REQUIRED ACTION:
For every line in the records that has the word "sequence", make a copy.

=== EXERCISE DATA ===

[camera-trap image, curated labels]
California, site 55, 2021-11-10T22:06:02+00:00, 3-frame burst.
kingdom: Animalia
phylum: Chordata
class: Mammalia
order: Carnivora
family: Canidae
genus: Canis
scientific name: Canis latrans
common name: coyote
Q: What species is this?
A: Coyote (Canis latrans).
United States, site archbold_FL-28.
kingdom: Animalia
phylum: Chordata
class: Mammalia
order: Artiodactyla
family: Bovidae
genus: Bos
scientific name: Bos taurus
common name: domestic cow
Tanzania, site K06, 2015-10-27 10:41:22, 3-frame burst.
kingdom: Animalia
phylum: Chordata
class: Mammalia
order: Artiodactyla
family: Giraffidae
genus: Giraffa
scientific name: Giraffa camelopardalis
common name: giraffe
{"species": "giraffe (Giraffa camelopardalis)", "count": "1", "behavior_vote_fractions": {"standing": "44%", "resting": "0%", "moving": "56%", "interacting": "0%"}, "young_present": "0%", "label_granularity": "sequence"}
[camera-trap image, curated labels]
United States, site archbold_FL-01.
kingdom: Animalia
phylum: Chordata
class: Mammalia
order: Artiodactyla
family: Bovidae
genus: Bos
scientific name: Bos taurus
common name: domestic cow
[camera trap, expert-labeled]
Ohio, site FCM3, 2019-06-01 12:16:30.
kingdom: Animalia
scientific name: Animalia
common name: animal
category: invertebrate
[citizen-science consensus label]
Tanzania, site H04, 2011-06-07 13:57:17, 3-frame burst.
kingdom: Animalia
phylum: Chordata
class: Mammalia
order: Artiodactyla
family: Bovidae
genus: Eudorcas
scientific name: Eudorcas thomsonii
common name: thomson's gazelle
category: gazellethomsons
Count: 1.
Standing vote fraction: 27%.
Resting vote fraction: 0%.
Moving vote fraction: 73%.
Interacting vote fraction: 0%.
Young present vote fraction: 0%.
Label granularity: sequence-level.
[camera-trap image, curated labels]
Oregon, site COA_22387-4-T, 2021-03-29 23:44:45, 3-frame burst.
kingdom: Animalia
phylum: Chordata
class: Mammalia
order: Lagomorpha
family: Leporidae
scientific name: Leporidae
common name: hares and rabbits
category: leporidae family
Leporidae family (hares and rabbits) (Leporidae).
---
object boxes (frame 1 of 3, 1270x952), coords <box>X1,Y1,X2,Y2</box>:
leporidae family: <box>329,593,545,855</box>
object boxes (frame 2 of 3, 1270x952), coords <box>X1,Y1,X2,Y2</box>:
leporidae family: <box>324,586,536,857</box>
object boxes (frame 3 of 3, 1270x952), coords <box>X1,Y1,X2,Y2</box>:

===

RESPONSE TO THE TASK:
{"species": "giraffe (Giraffa camelopardalis)", "count": "1", "behavior_vote_fractions": {"standing": "44%", "resting": "0%", "moving": "56%", "interacting": "0%"}, "young_present": "0%", "label_granularity": "sequence"}
Label granularity: sequence-level.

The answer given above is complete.